Records excerpted from a collection
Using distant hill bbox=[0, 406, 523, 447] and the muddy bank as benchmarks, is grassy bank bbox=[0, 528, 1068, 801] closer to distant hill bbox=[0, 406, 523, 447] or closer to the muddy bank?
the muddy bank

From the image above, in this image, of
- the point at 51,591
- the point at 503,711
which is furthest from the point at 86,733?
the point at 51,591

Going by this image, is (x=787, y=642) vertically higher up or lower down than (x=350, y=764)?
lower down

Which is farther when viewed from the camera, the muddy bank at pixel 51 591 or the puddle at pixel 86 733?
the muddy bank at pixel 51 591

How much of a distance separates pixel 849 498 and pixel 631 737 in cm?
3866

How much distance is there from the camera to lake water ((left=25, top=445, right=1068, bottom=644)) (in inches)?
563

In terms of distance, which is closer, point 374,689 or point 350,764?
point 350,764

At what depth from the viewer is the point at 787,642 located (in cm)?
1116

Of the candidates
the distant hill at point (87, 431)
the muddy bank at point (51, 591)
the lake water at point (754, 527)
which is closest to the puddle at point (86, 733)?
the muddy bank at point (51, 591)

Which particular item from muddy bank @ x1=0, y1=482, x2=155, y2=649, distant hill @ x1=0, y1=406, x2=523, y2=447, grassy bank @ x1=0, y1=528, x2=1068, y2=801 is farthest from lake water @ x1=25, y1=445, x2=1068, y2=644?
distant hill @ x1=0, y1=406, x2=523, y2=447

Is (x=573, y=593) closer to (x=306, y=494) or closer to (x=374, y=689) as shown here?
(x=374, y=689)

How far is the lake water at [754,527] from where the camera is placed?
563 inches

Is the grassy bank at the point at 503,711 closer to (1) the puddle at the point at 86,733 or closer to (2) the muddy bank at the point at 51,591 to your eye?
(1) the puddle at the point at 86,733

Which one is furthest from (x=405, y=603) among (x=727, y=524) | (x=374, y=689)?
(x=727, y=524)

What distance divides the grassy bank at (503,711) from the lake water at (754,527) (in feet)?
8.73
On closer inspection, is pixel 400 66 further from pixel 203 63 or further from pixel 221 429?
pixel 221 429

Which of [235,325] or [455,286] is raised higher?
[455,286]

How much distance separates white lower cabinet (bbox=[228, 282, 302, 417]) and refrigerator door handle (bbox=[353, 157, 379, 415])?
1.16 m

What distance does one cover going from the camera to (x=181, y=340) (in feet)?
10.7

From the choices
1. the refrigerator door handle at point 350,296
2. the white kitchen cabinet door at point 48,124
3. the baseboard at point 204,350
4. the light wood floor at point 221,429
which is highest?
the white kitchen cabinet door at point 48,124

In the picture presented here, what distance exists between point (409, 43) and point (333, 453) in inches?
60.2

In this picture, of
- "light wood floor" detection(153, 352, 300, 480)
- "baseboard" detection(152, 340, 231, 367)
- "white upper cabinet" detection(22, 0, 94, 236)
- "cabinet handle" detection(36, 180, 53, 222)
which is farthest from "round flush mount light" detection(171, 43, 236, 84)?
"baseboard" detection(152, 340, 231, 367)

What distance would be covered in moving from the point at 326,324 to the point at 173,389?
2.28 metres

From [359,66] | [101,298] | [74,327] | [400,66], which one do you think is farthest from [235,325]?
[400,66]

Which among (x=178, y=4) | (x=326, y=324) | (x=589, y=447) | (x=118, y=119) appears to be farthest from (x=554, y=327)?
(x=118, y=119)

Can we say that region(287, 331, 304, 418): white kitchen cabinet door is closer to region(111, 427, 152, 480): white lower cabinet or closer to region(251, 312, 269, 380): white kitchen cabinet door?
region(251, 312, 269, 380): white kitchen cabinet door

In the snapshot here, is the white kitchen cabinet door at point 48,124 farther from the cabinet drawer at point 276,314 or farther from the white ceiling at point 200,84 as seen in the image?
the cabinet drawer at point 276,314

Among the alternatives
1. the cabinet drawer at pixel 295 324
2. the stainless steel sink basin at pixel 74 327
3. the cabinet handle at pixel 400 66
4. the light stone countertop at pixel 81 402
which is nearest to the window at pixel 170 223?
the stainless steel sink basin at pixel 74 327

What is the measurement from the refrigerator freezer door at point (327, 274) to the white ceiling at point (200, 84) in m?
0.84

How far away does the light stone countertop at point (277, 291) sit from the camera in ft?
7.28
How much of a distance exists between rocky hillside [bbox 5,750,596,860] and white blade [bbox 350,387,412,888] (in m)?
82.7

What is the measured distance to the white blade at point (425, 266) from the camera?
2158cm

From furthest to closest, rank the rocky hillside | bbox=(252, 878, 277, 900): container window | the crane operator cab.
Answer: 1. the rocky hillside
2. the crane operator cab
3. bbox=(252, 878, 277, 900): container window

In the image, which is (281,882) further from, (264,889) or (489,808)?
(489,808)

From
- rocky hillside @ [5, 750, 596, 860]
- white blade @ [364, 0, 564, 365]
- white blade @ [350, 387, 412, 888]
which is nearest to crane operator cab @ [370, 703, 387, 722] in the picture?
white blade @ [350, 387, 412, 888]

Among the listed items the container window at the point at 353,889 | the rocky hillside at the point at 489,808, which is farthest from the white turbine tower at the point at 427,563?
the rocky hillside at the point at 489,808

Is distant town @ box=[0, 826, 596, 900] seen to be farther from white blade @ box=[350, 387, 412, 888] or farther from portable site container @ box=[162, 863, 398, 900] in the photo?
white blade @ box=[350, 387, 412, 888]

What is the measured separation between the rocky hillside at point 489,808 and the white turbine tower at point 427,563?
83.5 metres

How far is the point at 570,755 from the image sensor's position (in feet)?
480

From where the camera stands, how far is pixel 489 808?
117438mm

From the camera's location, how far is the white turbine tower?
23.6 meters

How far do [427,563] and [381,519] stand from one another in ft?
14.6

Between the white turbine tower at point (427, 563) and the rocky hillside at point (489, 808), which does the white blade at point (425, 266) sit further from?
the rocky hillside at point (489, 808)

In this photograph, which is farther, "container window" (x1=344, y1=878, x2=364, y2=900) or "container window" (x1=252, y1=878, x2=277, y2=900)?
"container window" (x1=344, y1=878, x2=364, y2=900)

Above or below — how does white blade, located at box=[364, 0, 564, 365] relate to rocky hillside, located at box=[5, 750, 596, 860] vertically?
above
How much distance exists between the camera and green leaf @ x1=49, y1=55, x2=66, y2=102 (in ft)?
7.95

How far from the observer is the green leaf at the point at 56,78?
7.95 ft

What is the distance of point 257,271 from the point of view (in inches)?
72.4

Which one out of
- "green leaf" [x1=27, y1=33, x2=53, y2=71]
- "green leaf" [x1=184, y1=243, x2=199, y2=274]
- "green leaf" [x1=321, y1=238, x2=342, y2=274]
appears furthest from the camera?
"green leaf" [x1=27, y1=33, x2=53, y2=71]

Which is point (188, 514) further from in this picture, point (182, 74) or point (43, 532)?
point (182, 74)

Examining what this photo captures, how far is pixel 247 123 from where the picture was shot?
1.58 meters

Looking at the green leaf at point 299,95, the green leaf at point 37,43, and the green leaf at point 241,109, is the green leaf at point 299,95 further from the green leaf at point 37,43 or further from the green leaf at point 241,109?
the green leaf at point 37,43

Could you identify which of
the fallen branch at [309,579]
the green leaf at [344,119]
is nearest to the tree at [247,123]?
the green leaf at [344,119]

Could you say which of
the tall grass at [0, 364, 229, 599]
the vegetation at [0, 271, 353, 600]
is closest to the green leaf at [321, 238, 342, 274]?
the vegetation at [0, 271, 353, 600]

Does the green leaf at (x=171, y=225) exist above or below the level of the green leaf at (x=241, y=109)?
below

REQUEST
Transcribe the lines of the material starting at the line containing "Which one out of" and ending at the line containing "1.58 meters", including both of those lines.

RESPONSE TO THE EXERCISE
Which one out of
- "green leaf" [x1=27, y1=33, x2=53, y2=71]
- "green leaf" [x1=184, y1=243, x2=199, y2=274]
- "green leaf" [x1=321, y1=238, x2=342, y2=274]
appears furthest from the camera?
"green leaf" [x1=27, y1=33, x2=53, y2=71]

Which is point (188, 514) further from in this picture, point (182, 74) or point (43, 532)?
point (182, 74)

Examining what this photo captures, how far is pixel 247 123 from where the picture was shot?
1.58 meters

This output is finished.